# The DataFrame

The RAPIDS ecosystem is built on the concept of a `cudf.DataFrame`, built on [Apache Arrow](https://github.com/apache/arrow), shared between all of the different libraries and packages.

There are two libraries specific to data manipulation:
- BlazingSQL: SQL commands on a `cudf.DataFrame`
- cuDF: pandas-like commands on a `cudf.DataFrame`

## BlazingSQL (BSQL)
[GitHub](https://github.com/BlazingDB/blazingsql)

As mentioned in the [Welcome Notebook](../welcome.ipynb), BlazingSQL is a SQL engine built on top of cuDF, the `cudf.DataFrame` package. This means you can easily chain together SQL queries in Python and the RAPIDS ecosystem to build complex and scalable data pipelines for machine learning, graph analytics, and more.

We'll show off a series of examples that demonstrate the power of BlazingSQL.

#### SQL Query a `cudf.DataFrame`
To start we always need to make a BlazingContext. The BlazingContext is a live session with the SQL engine, and stores information such as created tables, registered storage plugins, and more.

In [None]:
from blazingsql import BlazingContext

bc = BlazingContext()

Then we can create a cuDF as if it were a pandas DataFrame, and make a BSQL table off of it using the `.create_table()` method. This is a zero-copy process, meaning it is very fast, and won't take up more space on your GPU.

In [None]:
import cudf

# read CSV file into cuDF DataFrame
df = cudf.read_csv('../data/sample_taxi.csv')

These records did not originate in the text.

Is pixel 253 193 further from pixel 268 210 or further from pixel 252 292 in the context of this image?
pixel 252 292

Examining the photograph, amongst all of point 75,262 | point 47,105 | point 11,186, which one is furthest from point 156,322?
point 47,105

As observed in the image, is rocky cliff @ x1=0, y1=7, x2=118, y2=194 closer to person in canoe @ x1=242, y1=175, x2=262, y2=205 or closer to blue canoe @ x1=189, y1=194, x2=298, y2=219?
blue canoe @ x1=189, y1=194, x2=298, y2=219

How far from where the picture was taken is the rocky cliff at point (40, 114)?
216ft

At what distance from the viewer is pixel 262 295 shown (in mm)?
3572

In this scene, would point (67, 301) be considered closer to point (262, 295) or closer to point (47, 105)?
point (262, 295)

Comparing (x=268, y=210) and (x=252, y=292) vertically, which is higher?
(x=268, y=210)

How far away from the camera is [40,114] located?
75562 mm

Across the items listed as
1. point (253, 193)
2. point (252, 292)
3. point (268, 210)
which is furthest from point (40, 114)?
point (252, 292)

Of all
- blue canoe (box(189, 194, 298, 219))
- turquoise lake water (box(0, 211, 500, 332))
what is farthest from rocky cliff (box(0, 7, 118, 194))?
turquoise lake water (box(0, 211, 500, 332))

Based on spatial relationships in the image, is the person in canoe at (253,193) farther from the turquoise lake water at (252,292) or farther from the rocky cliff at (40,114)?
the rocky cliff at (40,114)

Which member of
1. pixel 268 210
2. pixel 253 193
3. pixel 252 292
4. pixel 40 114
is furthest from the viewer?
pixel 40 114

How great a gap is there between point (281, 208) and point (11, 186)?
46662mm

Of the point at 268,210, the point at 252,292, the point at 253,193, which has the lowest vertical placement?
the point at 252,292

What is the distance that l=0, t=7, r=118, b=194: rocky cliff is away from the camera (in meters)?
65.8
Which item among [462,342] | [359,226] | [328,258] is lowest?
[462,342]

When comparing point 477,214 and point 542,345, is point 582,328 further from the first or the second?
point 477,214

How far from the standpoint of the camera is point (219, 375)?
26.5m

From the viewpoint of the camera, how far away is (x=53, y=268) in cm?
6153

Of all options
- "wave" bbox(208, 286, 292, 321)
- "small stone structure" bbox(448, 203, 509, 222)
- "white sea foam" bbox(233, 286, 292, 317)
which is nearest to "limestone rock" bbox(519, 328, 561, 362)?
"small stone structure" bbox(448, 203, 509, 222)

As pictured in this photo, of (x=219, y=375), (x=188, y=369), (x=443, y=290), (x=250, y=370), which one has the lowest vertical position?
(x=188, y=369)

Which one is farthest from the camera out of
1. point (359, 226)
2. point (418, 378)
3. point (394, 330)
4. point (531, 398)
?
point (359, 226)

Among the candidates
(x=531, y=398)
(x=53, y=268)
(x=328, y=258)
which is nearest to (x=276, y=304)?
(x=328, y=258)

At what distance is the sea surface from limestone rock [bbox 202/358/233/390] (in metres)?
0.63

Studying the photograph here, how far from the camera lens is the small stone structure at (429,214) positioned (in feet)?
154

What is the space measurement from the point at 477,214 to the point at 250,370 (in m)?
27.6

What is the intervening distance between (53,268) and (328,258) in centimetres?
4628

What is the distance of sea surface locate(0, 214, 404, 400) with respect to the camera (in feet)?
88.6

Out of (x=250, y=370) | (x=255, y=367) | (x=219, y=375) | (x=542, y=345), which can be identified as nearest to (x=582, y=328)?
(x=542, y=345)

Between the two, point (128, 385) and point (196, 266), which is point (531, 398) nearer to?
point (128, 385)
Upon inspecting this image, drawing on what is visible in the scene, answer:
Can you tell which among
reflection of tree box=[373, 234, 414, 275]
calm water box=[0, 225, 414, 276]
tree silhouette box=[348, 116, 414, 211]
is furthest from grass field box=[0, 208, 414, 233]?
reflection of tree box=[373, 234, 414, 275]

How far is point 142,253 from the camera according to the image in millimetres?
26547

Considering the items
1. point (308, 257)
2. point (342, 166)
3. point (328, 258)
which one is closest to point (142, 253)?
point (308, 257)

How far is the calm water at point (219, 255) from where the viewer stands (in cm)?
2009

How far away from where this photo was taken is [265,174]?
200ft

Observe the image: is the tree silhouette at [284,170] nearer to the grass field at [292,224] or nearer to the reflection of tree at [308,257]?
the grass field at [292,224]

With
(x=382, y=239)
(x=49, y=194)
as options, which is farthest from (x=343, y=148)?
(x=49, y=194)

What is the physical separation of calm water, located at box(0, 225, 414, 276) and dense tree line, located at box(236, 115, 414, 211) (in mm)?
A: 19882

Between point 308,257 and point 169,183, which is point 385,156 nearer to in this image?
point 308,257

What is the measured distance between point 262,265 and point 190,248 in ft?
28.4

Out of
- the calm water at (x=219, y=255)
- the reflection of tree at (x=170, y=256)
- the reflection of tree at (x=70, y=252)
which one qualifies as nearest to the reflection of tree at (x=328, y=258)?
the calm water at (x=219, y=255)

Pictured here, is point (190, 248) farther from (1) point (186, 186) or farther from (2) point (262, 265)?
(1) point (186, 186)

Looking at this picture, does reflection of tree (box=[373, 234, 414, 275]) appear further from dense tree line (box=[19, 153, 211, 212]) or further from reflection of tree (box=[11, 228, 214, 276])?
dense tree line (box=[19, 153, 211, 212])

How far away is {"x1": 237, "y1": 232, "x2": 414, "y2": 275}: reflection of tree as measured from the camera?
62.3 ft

# create table from cuDF DataFrame
bc.create_table('taxi', df)

We can no run a SQL query on that `cudf.DataFrame` with the `.sql()` method which returns a new cuDF.

In [None]:
bc.sql('''
       select 
           cast(substring(tpep_pickup_datetime,0,10) || ' 00:00:00' as timestamp) as pickup_date, 
           count(*), 
           avg(trip_distance), 
           avg(fare_amount) 
       from taxi 
           group by 
               cast(substring(tpep_pickup_datetime,0,10) || ' 00:00:00' as timestamp)
           order by 
               cast(substring(tpep_pickup_datetime,0,10) || ' 00:00:00' as timestamp)
           limit 10
           ''')

#### SQL Query a CSV File
We could also save ourselves some time and run `.create_table()` directly on a [supported file format](https://docs.blazingdb.com/docs/text-files).

In [None]:
bc.create_table('taxi', '../data/sample_taxi.csv', header=0)

In [None]:
%%time
bc.sql('select count(*) from taxi')

#### SQL Query a Data Lake (AWS S3)
You can register multiple [Storage Plugins](https://docs.blazingdb.com/docs/connecting-data-sources) on a BlazingContext. These Storage Plugins help BSQL optimize IO requests during query execution. For example, with [Apache Parquet](https://parquet.apache.org/) files on AWS S3, BSQL can register AWS S3 buckets with the `.s3('name', bucket_name='bucket_name')` method, and will read the metadata and skip files/partitions based on a SQL query. 

In [None]:
bc.s3('blazingsql-colab', bucket_name='blazingsql-colab')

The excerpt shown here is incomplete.